Toda persona con un mínimo de cultura en este país debería haber oído hablar de Severo Ochoa y de Margarita Salas. El primero, famoso científico español ganador de un Nobel. La segunda, la más famosa científica española, que además ejerció como académica de la Lengua. Probablemente más o menos hasta aquí llegaría el conocimiento común exigible sobre los dos personajes, por no pedir más.

Por supuesto, a lo anterior hay algún retoque: a Ochoa le fue concedido el Nobel por el trabajo que desarrolló en EEUU y que de ninguna manera podría haber hecho en España, y por entonces ya tenía la nacionalidad estadounidense, habiendo renunciado a la española. Siempre conviene recordar que el Nobel de Ochoa fue en realidad un premio a un científico estadounidense por su ciencia cien por cien made in USA. Pero hoy no vengo a hablar de esto.

A lo que voy: ¿cuánta gente sabría explicar cuáles fueron los hallazgos de ambos?

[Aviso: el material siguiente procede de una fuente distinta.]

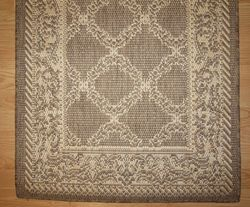 New Indoor Outdoor Rug Garden Lattice Coffee Tan Couristan 2x12 Hall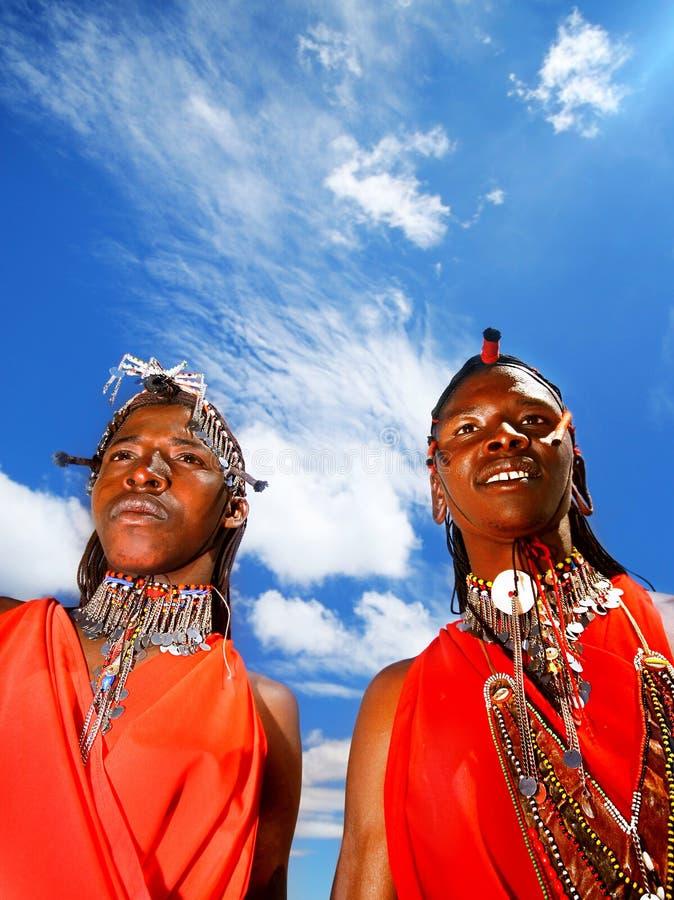 męscy Mara masai portreta wojownicy zdjęcie royalty free
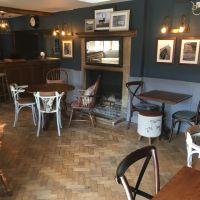 M4 dog-friendly pub and dog walk near Chippenham, Wiltshire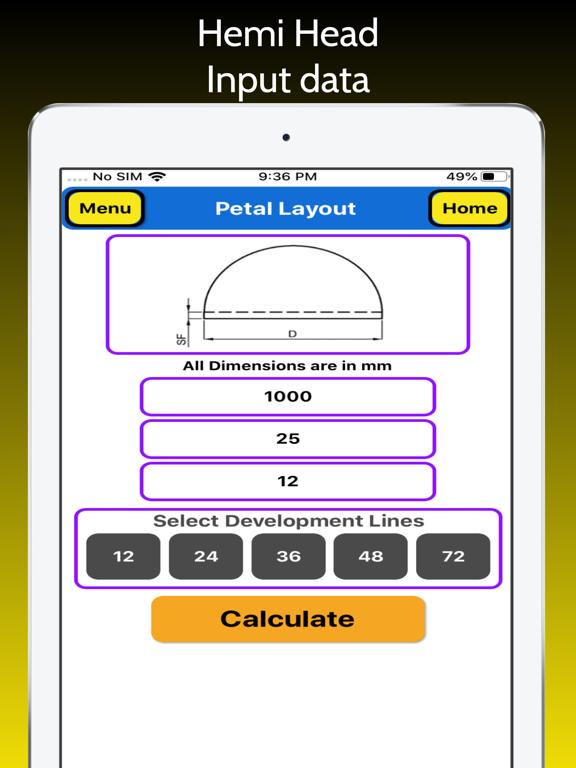 Petal Layout screenshot 15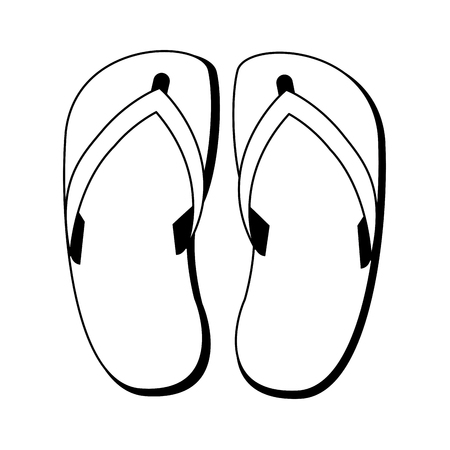 flip flop sandals footwear vector illustration graphic design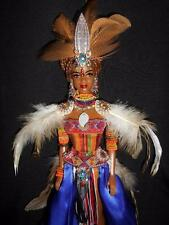 The Queen of Africa ~ World beauty barbie doll ooak custom repaint African AA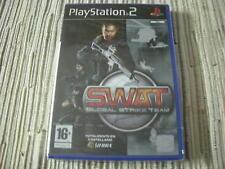 SWAT GLOBAL STRIKE TEAM PLAYSTATION 2 PS 2 NUEVO Y PRECINTADO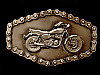 NE10135 *NOS* 1981 GREAT AMERICAN **SMALL CLASSIC MOTORCYCLE** CHAIN EDGE BUCKLE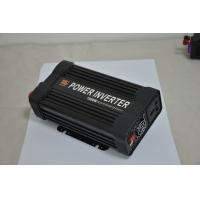 Buy cheap car inverter 1000w 12v-220v 50Hz xa off grid inverter  12v-110v 50Hz with lead acid battery MCU single chip control from wholesalers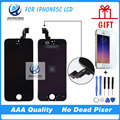 AAA +Top Quanlity LCD For iPhone 5 5G Pantalla Screen Display With Touch Screen Digitizer Assembly Black /White Free SHIP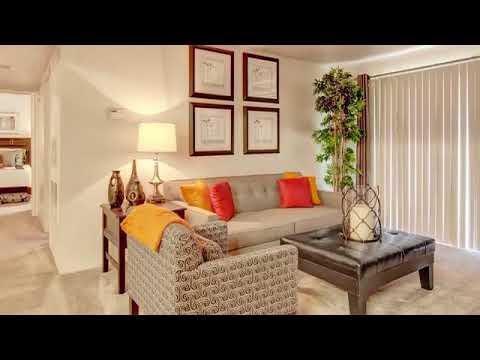 Castlepark Apartment Homes - San Bernardino, CA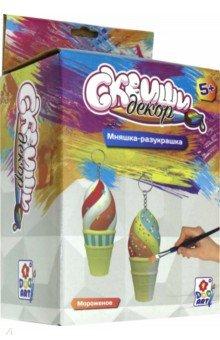 Купить Набор для детского творчества Мороженое (Т15686), 1TOY, Раскрашиваем и декорируем объемные фигуры
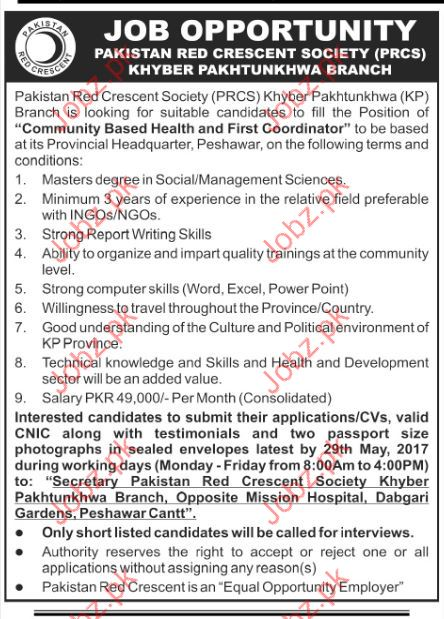 Coordinator Jobs in Pakistan Red Crescent  Society PRCS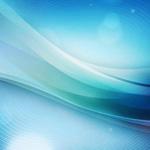 Заправка кондиционера: основные методы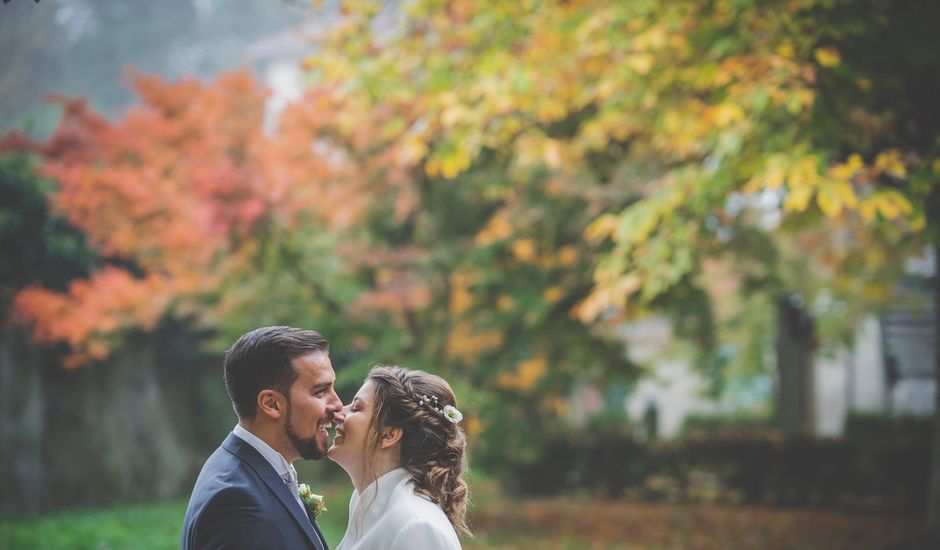 Il matrimonio di Federica  e Simone a Pinerolo, Torino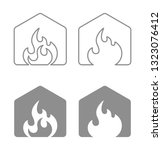 house flame logo icon | Shutterstock .eps vector #1323076412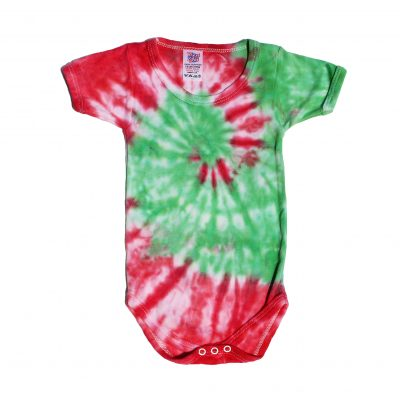 red and green spiral baby grow ev designs uk babyshower baby gifts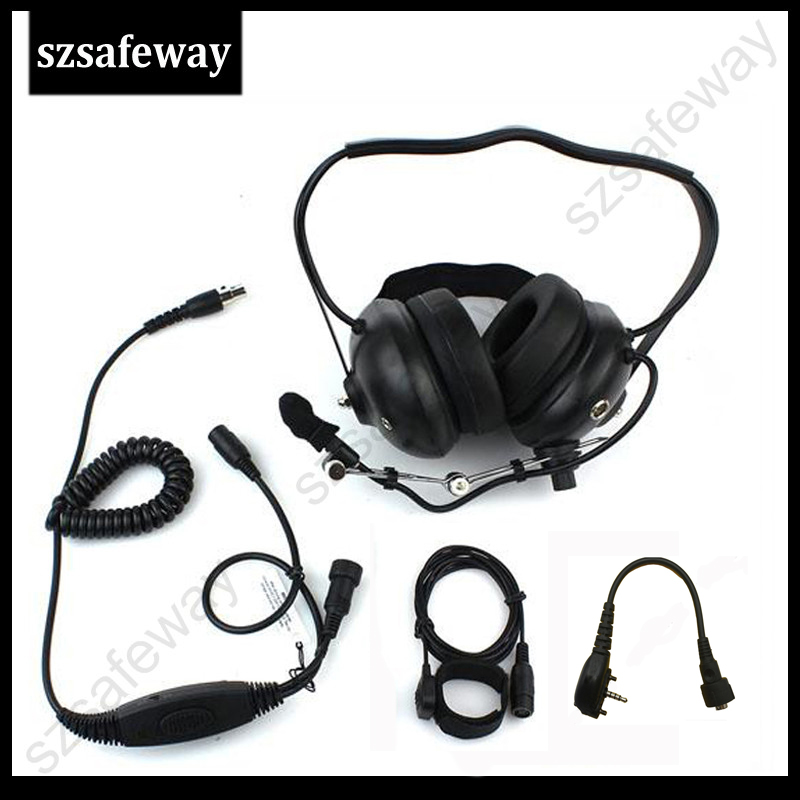Heavey Duty Walkie Talkie Noise Cancelling Headset For Vertex VX231
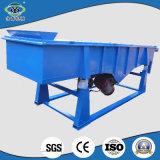 Plataformas do equipamento da seleção da rocha do setor mineiro multi disponíveis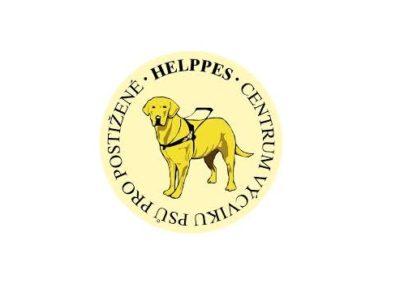 Helppes – Centrum výcviku psů pro postižené o.p.s.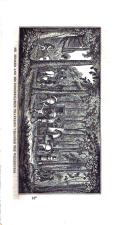 Sida 149
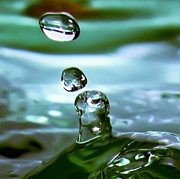 Droplet Prints - Liquid Emerald Print by  Paul St George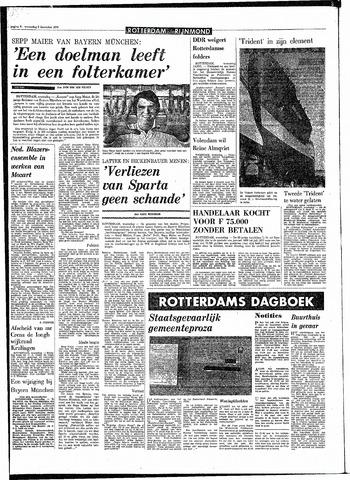 Rotterdamsch Parool / De Schiedammer 1970-12-09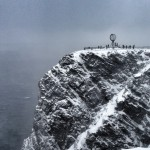North Cape: On Top of Europe…Sort Of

Por resumirlo del modo más breve y simple posible, Severo Ochoa descubrió uno de los mecanismos de fabricación del material genético, lo que contribuiría a la definición del código genético, o cómo los genes se traducen a proteínas. En cuanto a la principal contribución de Margarita Salas, fue desvelar ciertos procesos en la regulación genética de un virus bacteriófago (virus que infectan a bacterias), lo cual sirvió para el desarrollo de valiosas herramientas biotecnológicas de amplio uso en investigación.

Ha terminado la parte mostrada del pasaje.